▶ _SCHRIFTLICHE AUFGABE 1_:
Formatiere bitte Zeilen der Datensätze als Markdown-Tabelle mit den Spalten „Nr“ und „Inhalt“ und lass Leerzeilen weg. Beginne bei der Zeile, die „Given this photographic“ enthält, und gehe bis zum Ende der Datensätze.

▶ _TEXTAUSZUG_:
Genau weil sich in den Tagebüchern die ganze eigene Unsicherheit spürbar und nachlesbar schwarz auf weiß zeigt. Aber auch die eigene Überheblichkeit wird sichtbar, nämlich anzunehmen, man wüsste über sich, die Welt und andere Menschen oder Beziehungen Bescheid. Die Selbstüberschätzung und das Drama, das wir aus unserem Leben damals gemacht haben, das unkontrollierbare Wechselbad der Gefühle, die unbedachte Projektion höchster Gefühle auf Menschen, die diese wahrscheinlich nicht verdienen (Popstars oder coole Typen), all dies wird offenbar.

▶ _SCHRIFTLICHE AUFGABE 2_:
Entnimm dem Auszug über Tagebücher eine Passage wortgetreu. Setze bei den Worten „Genau weil sich“ ein und ende nach „dies wird offenbar.“.

▶ _AUFLISTUNG_:

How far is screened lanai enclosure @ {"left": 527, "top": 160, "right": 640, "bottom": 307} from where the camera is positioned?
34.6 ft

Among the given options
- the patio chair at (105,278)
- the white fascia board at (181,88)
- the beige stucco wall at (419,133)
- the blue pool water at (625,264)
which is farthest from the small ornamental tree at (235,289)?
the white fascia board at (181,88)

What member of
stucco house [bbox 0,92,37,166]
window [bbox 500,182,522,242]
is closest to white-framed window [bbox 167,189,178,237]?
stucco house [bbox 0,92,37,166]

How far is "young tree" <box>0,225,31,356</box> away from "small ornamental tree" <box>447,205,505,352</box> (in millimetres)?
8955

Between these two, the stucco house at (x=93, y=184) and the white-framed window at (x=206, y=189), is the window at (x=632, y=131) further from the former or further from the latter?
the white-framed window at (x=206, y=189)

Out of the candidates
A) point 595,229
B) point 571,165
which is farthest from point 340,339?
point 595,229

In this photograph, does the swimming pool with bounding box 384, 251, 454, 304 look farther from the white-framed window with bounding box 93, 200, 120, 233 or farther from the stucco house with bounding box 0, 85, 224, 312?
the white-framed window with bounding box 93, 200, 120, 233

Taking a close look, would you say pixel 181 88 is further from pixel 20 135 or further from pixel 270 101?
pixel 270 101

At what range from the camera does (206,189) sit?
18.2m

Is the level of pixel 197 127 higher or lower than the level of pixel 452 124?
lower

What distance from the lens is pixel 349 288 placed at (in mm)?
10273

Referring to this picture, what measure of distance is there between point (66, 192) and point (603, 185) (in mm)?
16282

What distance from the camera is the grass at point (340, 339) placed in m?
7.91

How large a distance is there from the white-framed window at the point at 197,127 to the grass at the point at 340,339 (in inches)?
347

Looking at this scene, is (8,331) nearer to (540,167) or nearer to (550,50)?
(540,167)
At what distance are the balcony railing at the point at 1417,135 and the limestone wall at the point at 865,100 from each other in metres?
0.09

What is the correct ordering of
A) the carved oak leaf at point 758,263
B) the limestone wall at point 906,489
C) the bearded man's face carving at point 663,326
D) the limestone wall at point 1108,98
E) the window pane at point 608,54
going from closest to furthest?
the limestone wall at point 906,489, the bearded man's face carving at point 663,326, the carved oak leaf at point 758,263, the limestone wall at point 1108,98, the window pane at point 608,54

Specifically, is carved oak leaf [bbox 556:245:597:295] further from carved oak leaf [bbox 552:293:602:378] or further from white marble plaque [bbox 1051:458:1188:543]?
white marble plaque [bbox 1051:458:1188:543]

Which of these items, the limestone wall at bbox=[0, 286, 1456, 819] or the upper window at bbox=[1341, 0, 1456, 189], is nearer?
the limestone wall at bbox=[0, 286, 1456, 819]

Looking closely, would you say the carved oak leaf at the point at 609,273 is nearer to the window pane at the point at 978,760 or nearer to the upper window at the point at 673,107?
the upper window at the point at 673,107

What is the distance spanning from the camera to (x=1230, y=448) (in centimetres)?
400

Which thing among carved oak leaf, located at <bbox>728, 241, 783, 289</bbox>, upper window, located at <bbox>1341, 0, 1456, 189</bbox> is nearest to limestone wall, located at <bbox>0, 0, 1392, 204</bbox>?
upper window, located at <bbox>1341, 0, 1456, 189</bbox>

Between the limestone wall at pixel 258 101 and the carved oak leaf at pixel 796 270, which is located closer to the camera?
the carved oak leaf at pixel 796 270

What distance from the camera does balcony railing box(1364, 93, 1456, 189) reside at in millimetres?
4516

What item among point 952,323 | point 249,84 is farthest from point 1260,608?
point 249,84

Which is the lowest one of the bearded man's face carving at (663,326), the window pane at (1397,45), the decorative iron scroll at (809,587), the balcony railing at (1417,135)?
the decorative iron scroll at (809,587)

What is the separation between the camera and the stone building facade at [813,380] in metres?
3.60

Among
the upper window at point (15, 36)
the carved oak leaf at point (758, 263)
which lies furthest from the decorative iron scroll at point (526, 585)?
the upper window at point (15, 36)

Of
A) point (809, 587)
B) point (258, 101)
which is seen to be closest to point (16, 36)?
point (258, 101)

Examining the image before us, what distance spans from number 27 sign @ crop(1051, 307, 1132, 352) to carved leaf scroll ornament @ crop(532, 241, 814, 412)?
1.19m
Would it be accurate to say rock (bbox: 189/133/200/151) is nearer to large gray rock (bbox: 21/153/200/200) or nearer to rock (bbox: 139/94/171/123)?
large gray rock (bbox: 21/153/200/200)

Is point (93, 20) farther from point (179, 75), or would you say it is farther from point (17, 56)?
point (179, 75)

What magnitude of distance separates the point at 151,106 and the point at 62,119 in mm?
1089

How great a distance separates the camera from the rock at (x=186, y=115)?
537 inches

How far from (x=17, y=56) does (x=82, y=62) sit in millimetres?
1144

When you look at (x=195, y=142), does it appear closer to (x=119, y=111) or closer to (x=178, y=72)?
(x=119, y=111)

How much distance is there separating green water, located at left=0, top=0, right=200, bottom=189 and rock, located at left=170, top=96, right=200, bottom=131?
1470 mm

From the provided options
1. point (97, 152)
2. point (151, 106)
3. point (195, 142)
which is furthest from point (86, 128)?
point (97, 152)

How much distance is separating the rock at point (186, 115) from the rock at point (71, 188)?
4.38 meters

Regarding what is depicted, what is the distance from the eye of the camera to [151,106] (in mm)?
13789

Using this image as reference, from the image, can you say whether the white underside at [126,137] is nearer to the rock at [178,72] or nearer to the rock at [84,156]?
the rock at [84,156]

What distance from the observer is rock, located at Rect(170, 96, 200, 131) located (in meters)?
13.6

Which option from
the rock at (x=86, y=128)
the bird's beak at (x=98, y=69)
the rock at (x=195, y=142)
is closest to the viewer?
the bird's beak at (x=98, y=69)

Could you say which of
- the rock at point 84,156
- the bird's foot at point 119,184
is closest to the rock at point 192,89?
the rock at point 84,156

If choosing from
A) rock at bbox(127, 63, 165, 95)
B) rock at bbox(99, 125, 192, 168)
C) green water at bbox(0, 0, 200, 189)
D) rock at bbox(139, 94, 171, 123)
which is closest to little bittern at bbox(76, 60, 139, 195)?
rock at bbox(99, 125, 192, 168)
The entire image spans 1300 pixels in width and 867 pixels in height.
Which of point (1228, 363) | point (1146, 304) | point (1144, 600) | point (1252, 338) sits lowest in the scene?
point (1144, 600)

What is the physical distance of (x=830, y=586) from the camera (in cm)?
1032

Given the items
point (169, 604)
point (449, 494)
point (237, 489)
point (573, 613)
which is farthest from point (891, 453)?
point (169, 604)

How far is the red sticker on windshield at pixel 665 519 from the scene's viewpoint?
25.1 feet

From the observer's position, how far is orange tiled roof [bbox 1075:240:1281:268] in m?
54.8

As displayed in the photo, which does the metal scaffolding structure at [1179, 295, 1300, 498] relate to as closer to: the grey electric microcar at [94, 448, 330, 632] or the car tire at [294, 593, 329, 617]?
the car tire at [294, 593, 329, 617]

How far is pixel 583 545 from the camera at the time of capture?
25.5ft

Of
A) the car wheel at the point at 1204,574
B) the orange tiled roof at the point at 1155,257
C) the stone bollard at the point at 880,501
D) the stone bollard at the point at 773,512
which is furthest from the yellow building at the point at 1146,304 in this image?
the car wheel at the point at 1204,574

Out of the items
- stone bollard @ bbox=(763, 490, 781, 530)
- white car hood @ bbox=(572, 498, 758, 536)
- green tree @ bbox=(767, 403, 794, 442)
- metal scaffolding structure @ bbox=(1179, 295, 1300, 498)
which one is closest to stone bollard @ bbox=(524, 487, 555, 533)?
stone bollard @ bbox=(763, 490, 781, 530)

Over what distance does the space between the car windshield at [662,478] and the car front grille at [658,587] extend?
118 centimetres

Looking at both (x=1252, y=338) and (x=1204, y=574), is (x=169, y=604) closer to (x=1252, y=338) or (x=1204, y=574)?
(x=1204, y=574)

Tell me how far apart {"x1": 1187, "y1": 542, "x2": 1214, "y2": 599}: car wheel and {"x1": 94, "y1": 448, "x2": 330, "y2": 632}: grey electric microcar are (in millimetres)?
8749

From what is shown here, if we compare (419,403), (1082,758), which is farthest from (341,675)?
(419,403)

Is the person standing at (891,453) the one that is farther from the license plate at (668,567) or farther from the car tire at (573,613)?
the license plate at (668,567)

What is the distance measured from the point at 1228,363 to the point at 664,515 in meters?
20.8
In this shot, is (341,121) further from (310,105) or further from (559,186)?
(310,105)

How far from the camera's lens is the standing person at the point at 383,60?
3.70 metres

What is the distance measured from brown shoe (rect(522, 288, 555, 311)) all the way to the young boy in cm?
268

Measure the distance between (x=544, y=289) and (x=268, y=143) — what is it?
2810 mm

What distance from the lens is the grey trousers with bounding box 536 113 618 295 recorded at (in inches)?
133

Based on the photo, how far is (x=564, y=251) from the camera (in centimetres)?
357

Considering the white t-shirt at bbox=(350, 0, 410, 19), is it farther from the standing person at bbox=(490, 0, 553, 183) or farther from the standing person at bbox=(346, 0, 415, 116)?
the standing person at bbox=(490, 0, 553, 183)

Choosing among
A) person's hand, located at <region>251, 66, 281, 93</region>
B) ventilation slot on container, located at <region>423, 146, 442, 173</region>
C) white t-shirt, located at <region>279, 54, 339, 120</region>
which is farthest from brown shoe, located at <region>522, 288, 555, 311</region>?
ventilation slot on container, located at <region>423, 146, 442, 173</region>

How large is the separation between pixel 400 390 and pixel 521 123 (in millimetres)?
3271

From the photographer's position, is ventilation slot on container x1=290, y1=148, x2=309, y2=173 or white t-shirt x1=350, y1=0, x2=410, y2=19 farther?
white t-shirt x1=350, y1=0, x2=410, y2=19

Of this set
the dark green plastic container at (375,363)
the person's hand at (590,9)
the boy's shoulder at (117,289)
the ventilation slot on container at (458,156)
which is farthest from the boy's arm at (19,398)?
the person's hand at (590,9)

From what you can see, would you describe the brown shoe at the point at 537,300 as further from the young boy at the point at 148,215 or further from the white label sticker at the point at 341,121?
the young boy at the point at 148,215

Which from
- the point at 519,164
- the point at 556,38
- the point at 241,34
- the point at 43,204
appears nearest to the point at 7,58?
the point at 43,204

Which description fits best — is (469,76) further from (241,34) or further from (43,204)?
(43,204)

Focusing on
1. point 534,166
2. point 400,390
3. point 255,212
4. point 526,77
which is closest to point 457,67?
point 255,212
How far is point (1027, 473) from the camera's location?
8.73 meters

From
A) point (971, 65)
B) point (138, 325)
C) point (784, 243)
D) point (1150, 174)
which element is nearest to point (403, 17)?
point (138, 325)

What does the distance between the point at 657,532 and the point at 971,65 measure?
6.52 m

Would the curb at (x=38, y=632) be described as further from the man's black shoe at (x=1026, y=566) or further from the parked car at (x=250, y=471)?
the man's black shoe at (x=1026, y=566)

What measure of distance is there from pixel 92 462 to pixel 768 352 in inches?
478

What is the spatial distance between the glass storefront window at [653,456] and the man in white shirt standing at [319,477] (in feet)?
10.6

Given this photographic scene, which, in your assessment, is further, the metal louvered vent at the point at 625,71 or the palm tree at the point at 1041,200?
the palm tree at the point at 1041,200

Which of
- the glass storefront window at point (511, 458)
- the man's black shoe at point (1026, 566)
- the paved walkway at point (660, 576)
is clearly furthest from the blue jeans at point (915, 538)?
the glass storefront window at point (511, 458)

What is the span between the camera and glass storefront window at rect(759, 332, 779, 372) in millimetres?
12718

▶ _AUSGABE 1_:
| Nr | Inhalt |
|---|---|
| 1 | Given this photographic scene, which, in your assessment, is further, the metal louvered vent at the point at 625,71 or the palm tree at the point at 1041,200? |
| 2 | the palm tree at the point at 1041,200 |
| 3 | Which of |
| 4 | - the glass storefront window at point (511, 458) |
| 5 | - the man's black shoe at point (1026, 566) |
| 6 | - the paved walkway at point (660, 576) |
| 7 | is clearly furthest from the blue jeans at point (915, 538)? |
| 8 | the glass storefront window at point (511, 458) |
| 9 | What is the span between the camera and glass storefront window at rect(759, 332, 779, 372) in millimetres? |
| 10 | 12718 |

▶ _AUSGABE 2_:
Genau weil sich in den Tagebüchern die ganze eigene Unsicherheit spürbar und nachlesbar schwarz auf weiß zeigt. Aber auch die eigene Überheblichkeit wird sichtbar, nämlich anzunehmen, man wüsste über sich, die Welt und andere Menschen oder Beziehungen Bescheid. Die Selbstüberschätzung und das Drama, das wir aus unserem Leben damals gemacht haben, das unkontrollierbare Wechselbad der Gefühle, die unbedachte Projektion höchster Gefühle auf Menschen, die diese wahrscheinlich nicht verdienen (Popstars oder coole Typen), all dies wird offenbar.